Constructing perovskite/alkaline-earth metal composite heterostructure by infiltration to revitalize CO₂ electrolysis

Solid oxide electrolysis cell (SOEC) can efficiently convert CO₂ to CO using renewable energy sources, which can alleviate the threatening impact of excessive CO₂ emissions on the human life and environment. Moreover, it also realizes chemical storage of available electricity to ease the energy consumption crisis. Designing cathode materials with abundant active sites and high-efficiency electrochemical catalytic activity toward CO₂ reduction is crucial for realizing practical applications of SOEC. Herein, construction of a composite heterostructure of alkaline-earth metal compounds and Sr₂Fe_1.5Mo_0.5O_6−δ (SFM) double perovskite oxides by alkaline-earth metal infiltration was proposed.
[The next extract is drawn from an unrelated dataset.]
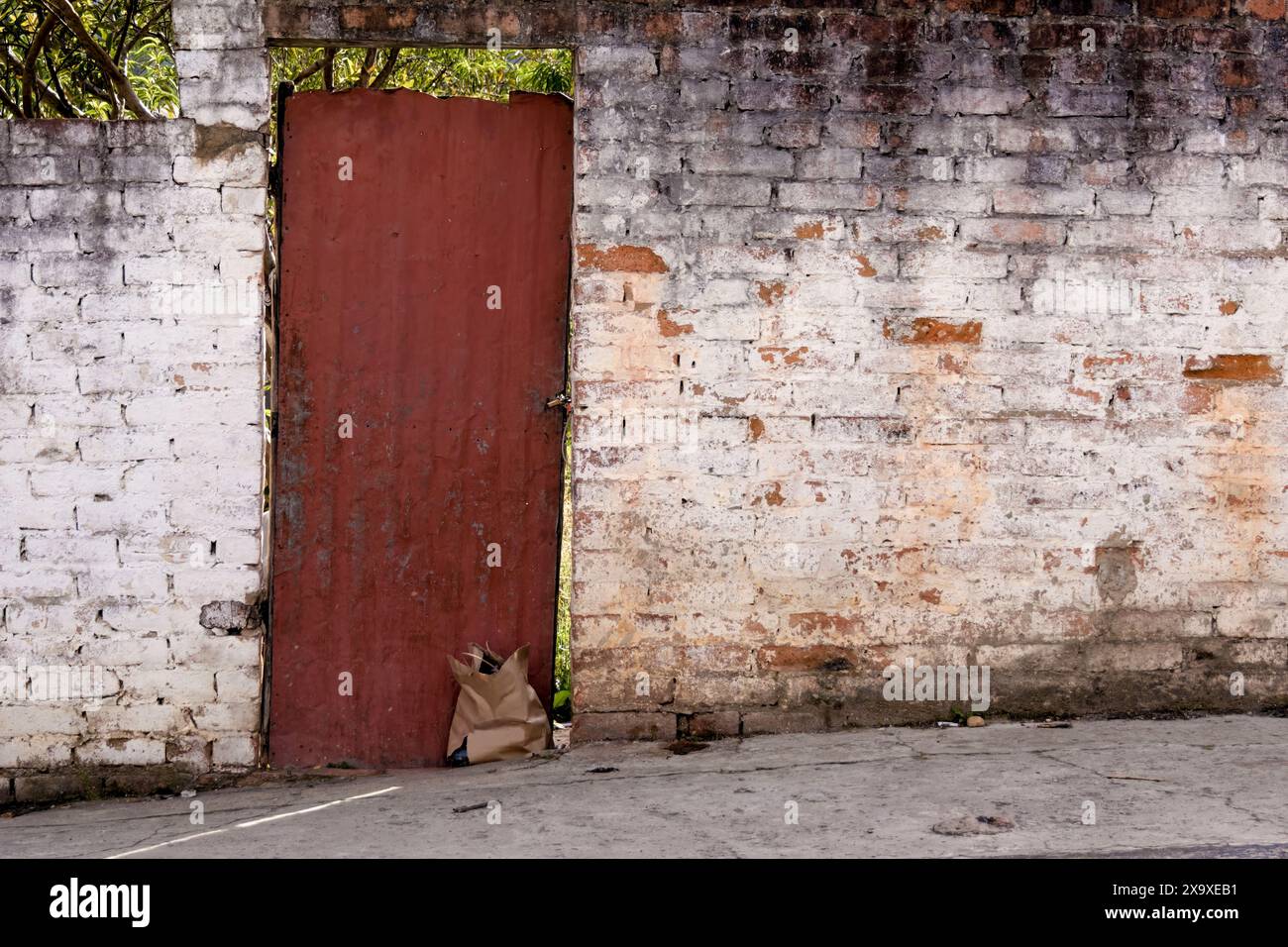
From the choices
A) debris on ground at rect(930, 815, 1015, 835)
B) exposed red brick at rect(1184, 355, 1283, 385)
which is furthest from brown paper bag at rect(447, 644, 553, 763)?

This strategy enriched the reactive sites and led to the expansion of the triple-phase boundary, thereby effectively improving the electrochemical performance of SOEC. The experimental results show that the infiltration of alkaline-earth metal led to significant increase in the surface active sites, improvement in the adsorption and activation process of CO₂, and promotion of the formation of activated carbonate intermediates. The current density on the CaCO₃-infiltrated SFM cathode reached 1.723 A cm⁻², while the current density on the SFM cathode could only reach 1.117 A cm⁻² at 1.8 V and 800 °C. The alkaline-earth metal infiltration strategy not only improves the electrochemical performance, but also maintains excellent stability after 100 h of operation at high temperature and 12 redox cycles. All these results indicate that the construction of heterostructure through alkaline-earth metal infiltration provides an effectual strategy for improving the electrochemical performance of SOEC.